Gastbeitrag Frau Gudrun Huber für Dachauer Jugendsinfonieorchester (DJSO)

Schon zum zweiten Mal kehrt das Dachauer Jugendsinfonieorchester (DJSO) siegreich aus Belgien zurück: Alle zwei Jahre findet dort in der Kleinstadt Neerpelt das Europäische Jugendmusikfestival statt. Die letzte Ausgabe 2021 musste wegen der Pandemie abgesagt werden, doch Anfang Mai diesen Jahres durften endlich wieder 60 Instrumentalgruppen aus zwölf verschiedenen Ländern einer fachkundigen internationalen Jury ihr Können präsentieren. Mit dabei: die dreißig MusikerInnen aus Dachau im Alter von 10 bis 22 Jahren.
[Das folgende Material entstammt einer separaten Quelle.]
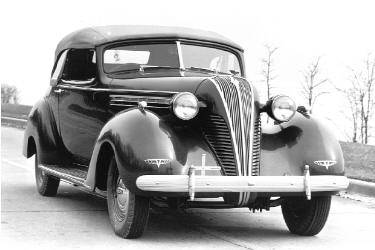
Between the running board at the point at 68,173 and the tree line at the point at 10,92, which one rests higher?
the running board at the point at 68,173

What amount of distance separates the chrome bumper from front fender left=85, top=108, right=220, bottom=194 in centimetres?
9

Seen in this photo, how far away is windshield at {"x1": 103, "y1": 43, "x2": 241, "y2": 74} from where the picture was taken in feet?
22.8

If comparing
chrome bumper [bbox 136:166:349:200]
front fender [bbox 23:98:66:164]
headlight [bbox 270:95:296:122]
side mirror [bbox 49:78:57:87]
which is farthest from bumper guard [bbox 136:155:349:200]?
side mirror [bbox 49:78:57:87]

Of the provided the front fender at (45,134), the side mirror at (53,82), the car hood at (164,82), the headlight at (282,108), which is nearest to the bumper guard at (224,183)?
the headlight at (282,108)

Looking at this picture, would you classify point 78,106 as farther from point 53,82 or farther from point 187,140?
→ point 187,140

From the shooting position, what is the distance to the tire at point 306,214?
5.97 m

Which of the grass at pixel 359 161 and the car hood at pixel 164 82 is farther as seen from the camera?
the grass at pixel 359 161

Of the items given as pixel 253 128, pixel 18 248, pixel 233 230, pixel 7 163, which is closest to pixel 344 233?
pixel 233 230

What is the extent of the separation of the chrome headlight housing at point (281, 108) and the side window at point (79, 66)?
219 cm

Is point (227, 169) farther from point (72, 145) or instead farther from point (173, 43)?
point (72, 145)

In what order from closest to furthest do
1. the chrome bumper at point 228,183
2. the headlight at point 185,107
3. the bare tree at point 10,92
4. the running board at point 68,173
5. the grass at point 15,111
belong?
1. the chrome bumper at point 228,183
2. the headlight at point 185,107
3. the running board at point 68,173
4. the grass at point 15,111
5. the bare tree at point 10,92

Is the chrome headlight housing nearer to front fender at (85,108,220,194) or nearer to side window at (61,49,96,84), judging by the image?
front fender at (85,108,220,194)

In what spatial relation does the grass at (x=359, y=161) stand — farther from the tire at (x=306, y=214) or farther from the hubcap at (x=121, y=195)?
the hubcap at (x=121, y=195)

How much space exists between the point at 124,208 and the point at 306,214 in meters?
1.64
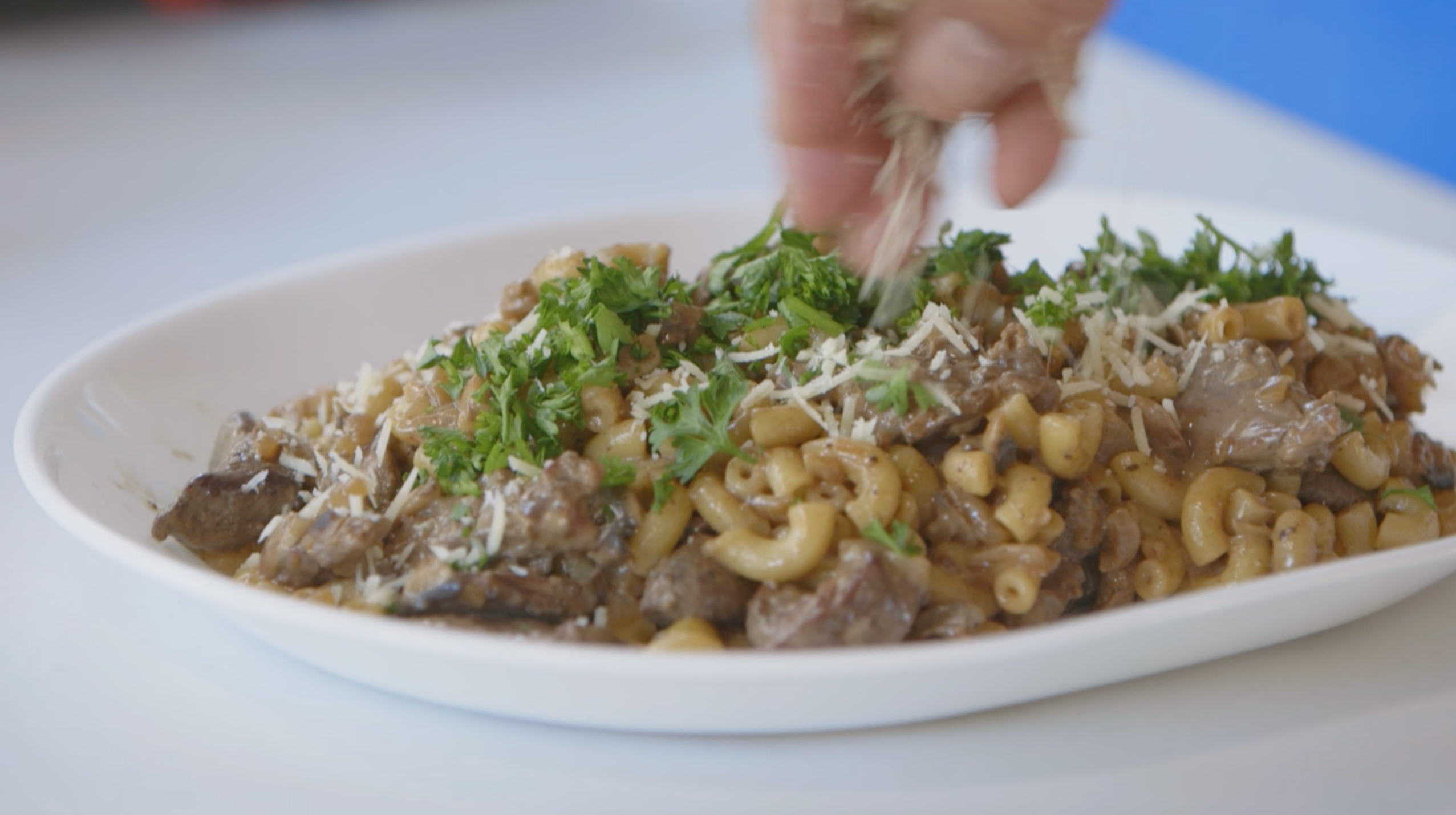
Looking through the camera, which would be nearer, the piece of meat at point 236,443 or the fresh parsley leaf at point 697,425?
the fresh parsley leaf at point 697,425

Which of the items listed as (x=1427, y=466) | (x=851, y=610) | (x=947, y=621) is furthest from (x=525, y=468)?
(x=1427, y=466)

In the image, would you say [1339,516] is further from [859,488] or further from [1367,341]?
[859,488]

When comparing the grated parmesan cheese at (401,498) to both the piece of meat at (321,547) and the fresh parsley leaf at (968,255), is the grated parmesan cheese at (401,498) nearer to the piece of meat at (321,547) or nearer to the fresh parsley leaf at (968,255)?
the piece of meat at (321,547)

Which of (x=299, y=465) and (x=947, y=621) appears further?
(x=299, y=465)

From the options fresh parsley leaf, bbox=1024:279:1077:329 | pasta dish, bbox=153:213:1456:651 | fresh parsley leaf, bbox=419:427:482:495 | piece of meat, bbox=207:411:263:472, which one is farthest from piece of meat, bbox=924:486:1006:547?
piece of meat, bbox=207:411:263:472

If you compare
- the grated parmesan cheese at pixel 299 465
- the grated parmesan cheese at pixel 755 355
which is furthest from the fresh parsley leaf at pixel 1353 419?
the grated parmesan cheese at pixel 299 465

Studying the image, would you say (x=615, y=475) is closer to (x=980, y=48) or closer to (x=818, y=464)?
(x=818, y=464)

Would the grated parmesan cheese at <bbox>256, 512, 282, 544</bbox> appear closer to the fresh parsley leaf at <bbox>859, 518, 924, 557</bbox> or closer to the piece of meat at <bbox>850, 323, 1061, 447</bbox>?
the piece of meat at <bbox>850, 323, 1061, 447</bbox>
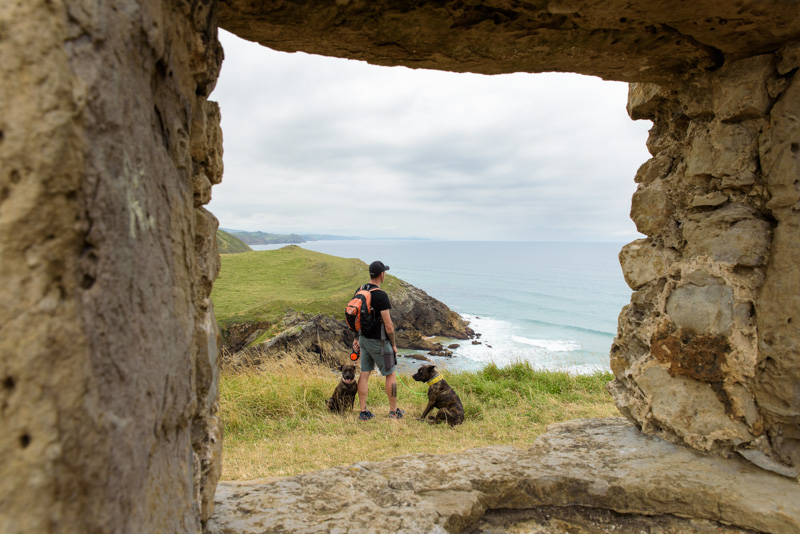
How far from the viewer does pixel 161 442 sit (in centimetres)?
183

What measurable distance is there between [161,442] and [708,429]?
361 centimetres

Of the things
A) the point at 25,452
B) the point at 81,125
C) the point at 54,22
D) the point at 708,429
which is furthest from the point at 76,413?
the point at 708,429

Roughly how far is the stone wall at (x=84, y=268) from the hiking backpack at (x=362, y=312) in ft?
12.7

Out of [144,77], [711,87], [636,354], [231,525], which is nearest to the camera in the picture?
[144,77]

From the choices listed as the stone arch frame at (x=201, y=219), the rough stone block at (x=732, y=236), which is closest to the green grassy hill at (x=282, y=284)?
the stone arch frame at (x=201, y=219)

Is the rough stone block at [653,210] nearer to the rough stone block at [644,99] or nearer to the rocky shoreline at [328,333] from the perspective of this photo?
the rough stone block at [644,99]

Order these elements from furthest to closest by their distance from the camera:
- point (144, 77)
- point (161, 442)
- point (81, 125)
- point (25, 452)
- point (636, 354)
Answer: point (636, 354) → point (161, 442) → point (144, 77) → point (81, 125) → point (25, 452)

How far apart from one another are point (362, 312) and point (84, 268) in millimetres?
4454

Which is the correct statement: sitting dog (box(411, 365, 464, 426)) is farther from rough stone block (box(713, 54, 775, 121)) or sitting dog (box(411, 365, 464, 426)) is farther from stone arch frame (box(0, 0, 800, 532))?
rough stone block (box(713, 54, 775, 121))

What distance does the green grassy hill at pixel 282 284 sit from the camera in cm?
1670

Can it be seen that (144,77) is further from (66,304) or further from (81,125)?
(66,304)

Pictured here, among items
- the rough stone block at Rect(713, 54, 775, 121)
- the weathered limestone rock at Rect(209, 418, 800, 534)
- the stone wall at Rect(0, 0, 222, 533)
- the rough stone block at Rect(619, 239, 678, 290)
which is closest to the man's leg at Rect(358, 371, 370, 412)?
the weathered limestone rock at Rect(209, 418, 800, 534)

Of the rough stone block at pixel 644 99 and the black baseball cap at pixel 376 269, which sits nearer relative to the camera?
the rough stone block at pixel 644 99

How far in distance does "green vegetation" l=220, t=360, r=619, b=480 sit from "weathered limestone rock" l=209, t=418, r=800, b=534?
885 millimetres
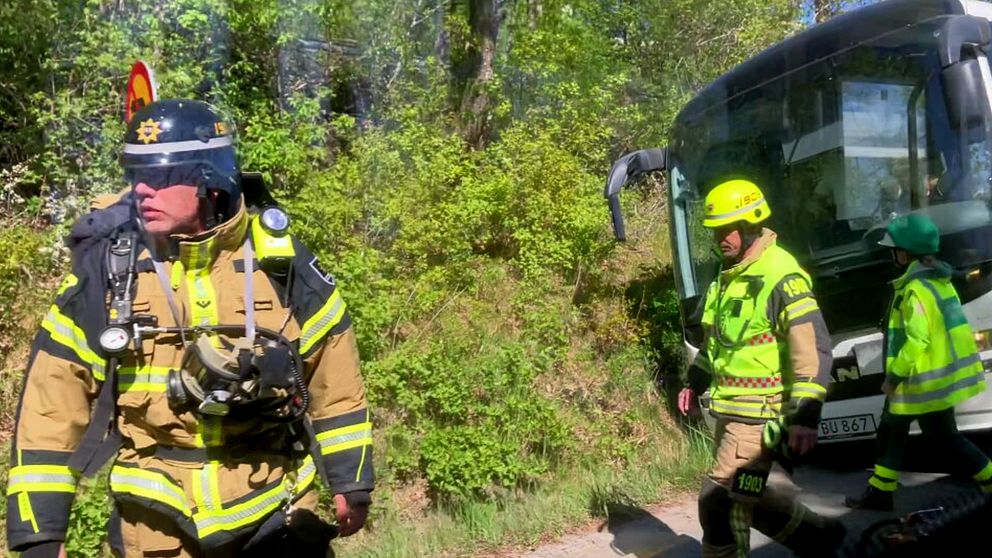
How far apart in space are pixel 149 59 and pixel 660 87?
20.7ft

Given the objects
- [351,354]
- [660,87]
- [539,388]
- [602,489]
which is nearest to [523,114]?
[660,87]

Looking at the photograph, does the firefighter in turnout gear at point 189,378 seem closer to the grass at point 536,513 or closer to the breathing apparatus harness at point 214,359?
the breathing apparatus harness at point 214,359

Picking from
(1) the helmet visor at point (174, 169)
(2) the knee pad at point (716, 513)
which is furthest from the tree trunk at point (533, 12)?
(1) the helmet visor at point (174, 169)

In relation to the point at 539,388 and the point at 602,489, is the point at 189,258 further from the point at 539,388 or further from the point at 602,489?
the point at 539,388

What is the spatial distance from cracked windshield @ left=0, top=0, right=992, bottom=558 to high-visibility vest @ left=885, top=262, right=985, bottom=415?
0.02 meters

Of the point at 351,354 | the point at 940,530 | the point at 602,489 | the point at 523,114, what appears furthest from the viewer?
the point at 523,114

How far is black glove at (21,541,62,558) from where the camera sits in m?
2.37

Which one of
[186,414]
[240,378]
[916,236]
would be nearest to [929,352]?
[916,236]

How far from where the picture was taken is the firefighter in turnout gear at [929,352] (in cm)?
469

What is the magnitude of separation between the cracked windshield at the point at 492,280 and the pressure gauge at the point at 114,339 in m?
0.01

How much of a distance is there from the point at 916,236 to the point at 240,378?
3.81 metres

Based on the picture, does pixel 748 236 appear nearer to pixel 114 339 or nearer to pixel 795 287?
pixel 795 287

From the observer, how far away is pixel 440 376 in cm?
635

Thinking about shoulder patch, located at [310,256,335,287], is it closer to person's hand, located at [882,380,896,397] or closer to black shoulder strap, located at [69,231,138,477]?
black shoulder strap, located at [69,231,138,477]
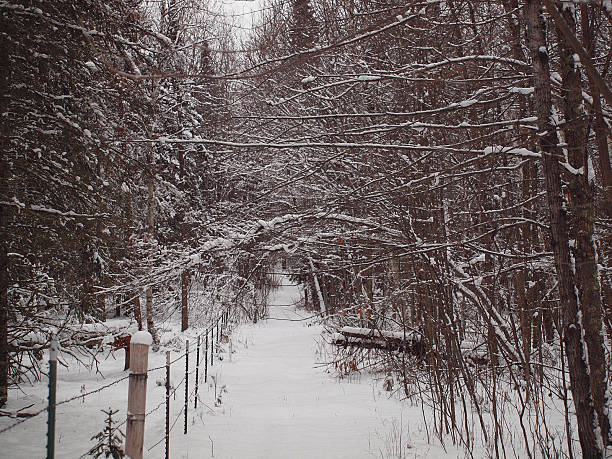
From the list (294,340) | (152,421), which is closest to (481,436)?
(152,421)

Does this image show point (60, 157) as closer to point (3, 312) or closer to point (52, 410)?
point (3, 312)

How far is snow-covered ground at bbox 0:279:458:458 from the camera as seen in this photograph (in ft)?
18.0

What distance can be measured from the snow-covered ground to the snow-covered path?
0.01 meters

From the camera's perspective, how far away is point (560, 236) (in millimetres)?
3459

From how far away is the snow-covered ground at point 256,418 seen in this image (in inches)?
216

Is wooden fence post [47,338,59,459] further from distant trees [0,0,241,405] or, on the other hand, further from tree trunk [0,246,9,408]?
tree trunk [0,246,9,408]

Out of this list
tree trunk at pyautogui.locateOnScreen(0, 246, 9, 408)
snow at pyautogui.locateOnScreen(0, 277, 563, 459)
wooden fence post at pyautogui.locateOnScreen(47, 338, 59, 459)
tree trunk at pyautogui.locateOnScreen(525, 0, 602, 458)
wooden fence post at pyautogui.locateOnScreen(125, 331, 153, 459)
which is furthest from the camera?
tree trunk at pyautogui.locateOnScreen(0, 246, 9, 408)

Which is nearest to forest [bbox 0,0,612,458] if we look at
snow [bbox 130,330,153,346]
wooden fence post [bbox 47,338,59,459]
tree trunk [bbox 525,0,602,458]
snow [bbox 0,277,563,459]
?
tree trunk [bbox 525,0,602,458]

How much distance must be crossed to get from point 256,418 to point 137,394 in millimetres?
3091

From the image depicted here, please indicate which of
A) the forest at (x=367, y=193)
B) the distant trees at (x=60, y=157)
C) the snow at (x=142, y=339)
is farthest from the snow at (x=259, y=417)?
the distant trees at (x=60, y=157)

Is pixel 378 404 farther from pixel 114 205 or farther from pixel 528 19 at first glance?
pixel 528 19

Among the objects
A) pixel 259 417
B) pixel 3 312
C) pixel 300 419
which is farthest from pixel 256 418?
pixel 3 312

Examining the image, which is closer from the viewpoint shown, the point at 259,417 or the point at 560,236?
the point at 560,236

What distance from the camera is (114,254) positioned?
27.7 feet
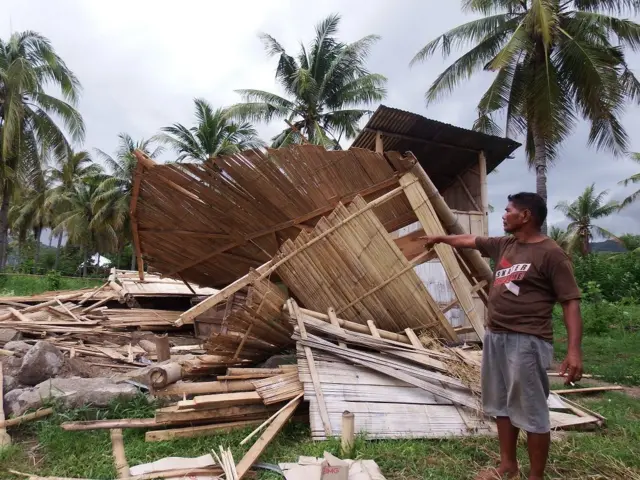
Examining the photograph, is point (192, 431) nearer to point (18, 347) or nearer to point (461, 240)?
point (461, 240)

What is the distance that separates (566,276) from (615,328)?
10.8 metres

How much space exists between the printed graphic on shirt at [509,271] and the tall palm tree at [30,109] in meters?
20.7

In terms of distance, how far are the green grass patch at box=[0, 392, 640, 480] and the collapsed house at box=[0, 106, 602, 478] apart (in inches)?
5.6

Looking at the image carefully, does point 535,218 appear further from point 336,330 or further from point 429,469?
point 336,330

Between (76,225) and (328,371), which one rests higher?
(76,225)

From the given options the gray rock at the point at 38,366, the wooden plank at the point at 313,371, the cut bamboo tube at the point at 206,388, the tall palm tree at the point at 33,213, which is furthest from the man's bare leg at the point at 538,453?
the tall palm tree at the point at 33,213

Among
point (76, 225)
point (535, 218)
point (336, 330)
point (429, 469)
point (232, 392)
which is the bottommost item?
point (429, 469)

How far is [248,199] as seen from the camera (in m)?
5.89

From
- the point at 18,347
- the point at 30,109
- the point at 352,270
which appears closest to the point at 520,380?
the point at 352,270

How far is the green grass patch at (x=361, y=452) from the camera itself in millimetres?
3242

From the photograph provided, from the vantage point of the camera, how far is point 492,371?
3002mm

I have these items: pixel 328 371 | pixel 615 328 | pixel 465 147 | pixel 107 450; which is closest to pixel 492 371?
pixel 328 371

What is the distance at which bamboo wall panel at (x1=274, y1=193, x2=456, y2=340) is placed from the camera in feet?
17.2

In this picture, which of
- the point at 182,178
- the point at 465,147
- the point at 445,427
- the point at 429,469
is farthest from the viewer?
the point at 465,147
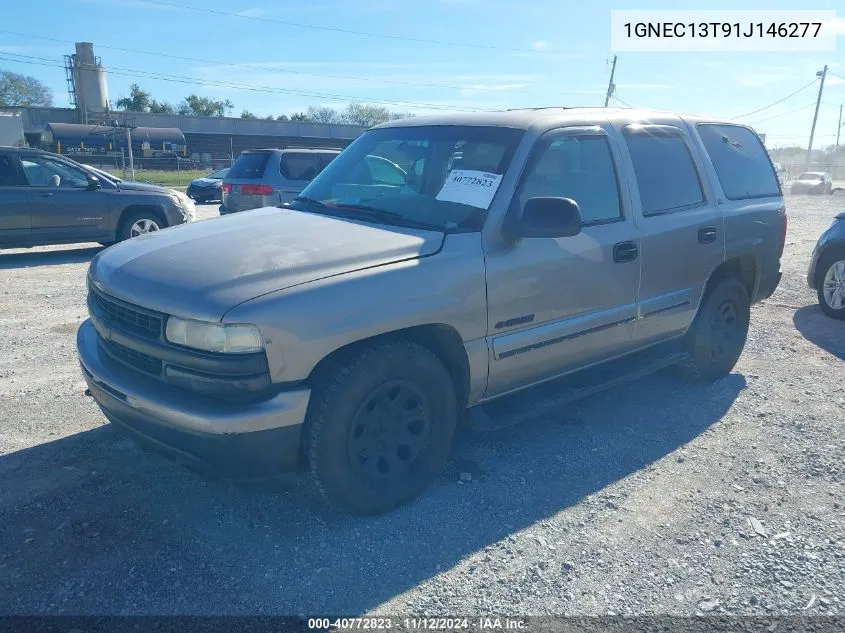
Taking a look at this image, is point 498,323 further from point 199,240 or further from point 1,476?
point 1,476

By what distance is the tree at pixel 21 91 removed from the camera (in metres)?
79.8

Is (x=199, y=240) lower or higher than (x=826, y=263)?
higher

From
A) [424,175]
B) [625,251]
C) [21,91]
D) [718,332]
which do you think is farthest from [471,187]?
[21,91]

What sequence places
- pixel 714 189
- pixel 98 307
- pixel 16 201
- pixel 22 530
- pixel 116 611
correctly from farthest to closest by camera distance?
1. pixel 16 201
2. pixel 714 189
3. pixel 98 307
4. pixel 22 530
5. pixel 116 611

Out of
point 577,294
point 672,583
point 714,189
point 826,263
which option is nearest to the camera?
point 672,583

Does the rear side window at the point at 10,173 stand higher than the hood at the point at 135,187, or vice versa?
the rear side window at the point at 10,173

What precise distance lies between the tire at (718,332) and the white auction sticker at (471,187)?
223cm

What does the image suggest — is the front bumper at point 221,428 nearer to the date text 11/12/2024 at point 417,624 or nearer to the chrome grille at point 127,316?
the chrome grille at point 127,316

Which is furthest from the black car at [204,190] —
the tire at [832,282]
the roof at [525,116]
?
the roof at [525,116]

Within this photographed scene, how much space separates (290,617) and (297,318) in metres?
1.17

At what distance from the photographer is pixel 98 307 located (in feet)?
11.2

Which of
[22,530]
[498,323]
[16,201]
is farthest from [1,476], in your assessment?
[16,201]

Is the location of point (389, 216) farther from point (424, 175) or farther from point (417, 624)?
point (417, 624)

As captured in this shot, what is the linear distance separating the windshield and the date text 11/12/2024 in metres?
1.84
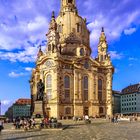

Die Erwartungen waren groß, konnte das DJSO bei seiner Festival-Premiere 2019 doch einen 1. Preis erlangen. Auch dieses Mal hatten die Jugendlichen in monatelanger Probenarbeit mit Dirigentin Gudrun Huber und Bläserdozent Florian Ewald ein zwanzigminütiges Repertoire vorbereitet, in dem laut Wettbewerbsvorgaben mindestens ein deutscher Komponist sowie mehrere unterschiedliche Epochen und Stile vertreten sein mussten. Das DJSO entschied sich für drei Sätze aus Händels „Wassermusik“, zwei Tänze aus England und Frankreich, ein modernes finnisches Stück mit vielen Bläser-Soli sowie einen Marsch-Satz aus einer klassischen österreichischen Sinfonie. Trotz Aufregung und wenig Schlafs führte das Orchester sein Programm konzentriert auf – und wurde dafür mit einem erneuten 1. Preis belohnt.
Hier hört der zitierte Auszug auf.